Abstract
In a recently published paper, we have found that SARS-CoV-2 hot-spot mutations are significantly associated with inverted repeat loci and CG dinucleotides. However, fast-spreading strains with new mutations (so-called mink farm mutations, England mutations and Japan mutations) have been recently described. We used the new datasets to check the positioning of mutation sites in genomes of the new SARS-CoV-2 strains. Using an open-access Palindrome analyzer tool, we found mutations in these new strains to be significantly enriched in inverted repeat loci.

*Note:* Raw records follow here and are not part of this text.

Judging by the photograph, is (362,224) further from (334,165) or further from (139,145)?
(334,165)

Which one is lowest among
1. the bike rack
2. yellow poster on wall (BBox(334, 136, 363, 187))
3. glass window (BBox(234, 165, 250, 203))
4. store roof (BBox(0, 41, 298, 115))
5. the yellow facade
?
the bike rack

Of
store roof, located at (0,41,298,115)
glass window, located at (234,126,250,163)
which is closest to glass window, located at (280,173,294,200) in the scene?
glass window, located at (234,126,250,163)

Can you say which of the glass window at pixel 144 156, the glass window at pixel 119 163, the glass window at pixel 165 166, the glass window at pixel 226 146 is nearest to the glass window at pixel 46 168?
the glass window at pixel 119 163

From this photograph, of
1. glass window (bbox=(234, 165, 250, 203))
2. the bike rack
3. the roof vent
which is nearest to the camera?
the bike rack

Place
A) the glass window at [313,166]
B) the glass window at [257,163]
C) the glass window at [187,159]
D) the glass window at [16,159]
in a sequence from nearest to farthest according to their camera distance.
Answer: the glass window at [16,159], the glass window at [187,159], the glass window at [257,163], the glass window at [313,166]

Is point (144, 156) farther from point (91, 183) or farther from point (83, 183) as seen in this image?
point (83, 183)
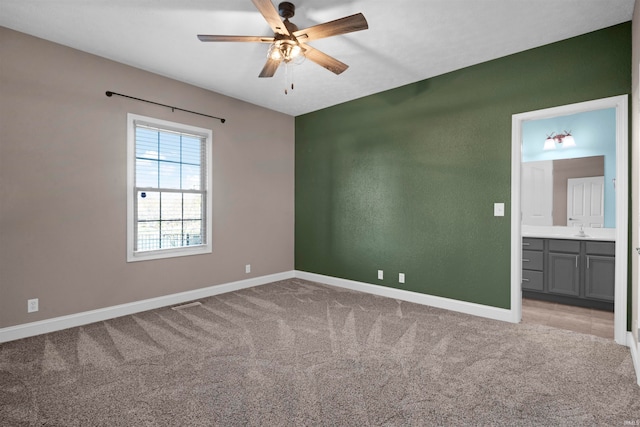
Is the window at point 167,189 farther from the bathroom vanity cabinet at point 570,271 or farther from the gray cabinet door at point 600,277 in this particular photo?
the gray cabinet door at point 600,277

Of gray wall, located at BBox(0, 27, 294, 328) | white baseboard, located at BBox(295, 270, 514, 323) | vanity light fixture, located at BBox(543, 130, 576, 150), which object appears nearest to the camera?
gray wall, located at BBox(0, 27, 294, 328)

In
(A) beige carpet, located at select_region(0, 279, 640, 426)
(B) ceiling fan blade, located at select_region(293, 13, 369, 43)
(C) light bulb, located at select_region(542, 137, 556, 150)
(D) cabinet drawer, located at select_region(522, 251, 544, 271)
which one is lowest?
(A) beige carpet, located at select_region(0, 279, 640, 426)

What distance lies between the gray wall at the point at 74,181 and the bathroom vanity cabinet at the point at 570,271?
4.31 meters

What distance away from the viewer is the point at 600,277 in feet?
12.7

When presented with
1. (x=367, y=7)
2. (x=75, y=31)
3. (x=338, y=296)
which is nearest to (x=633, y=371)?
(x=338, y=296)

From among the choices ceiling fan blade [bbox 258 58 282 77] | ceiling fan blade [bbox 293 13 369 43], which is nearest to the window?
ceiling fan blade [bbox 258 58 282 77]

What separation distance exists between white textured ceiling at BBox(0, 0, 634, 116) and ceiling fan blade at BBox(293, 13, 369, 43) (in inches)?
12.1

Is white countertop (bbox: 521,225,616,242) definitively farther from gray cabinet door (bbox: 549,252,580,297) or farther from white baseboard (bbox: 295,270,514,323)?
white baseboard (bbox: 295,270,514,323)

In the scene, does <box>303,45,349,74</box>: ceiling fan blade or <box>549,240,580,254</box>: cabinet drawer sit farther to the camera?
<box>549,240,580,254</box>: cabinet drawer

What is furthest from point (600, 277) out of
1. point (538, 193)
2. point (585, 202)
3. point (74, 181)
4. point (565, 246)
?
point (74, 181)

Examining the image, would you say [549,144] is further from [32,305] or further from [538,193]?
[32,305]

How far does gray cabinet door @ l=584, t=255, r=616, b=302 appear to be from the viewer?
149 inches

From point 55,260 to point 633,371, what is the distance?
5.01 m

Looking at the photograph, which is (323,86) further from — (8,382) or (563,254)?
(8,382)
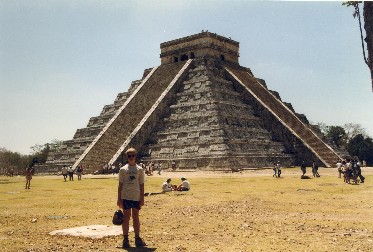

Keywords: SARS-CoV-2, mutations, inverted repeats
SARS-CoV-2, a member of Coronaviridae family, has caused recent COVID-19 pandemic. In our previously published research [1], we have found that SARS-CoV-2 hot-spot mutations are significantly associated with inverted repeat loci (IRs) and CG dinucleotides. In the meantime, three novel alarming datasets of SARS-CoV-2 hot-spot mutations have been found: so-called mink farm dataset of recurrent SARS-CoV-2 mutations (16 November 2020) [2]; nonsynonymous mutations and deletions inferred to occur on the branch leading to B.1.1.7 ‘England’ lineage (19 December 2021) [3]; and lineage-defining mutations of the different B.1.1.28 clades detected in Brazil and Japan (11 January 2021) [4]. We have analyzed these new datasets of SARS-CoV-2 mutations by the Palindrome analyzer [5] and found a remarkably high and statistically significant (P-value < 2.2e−16) enrichment of mutations within the IRs in all three new SARS-CoV-2 strains (Figure 1). If we consider only the longer IRs (7+ nucleotides), the observed enrichment is even two-times higher (for all analyzed mutational datasets and overlays of IRs with tested mutations, see Supplementary Data available online at https://academic.oup.com/bib).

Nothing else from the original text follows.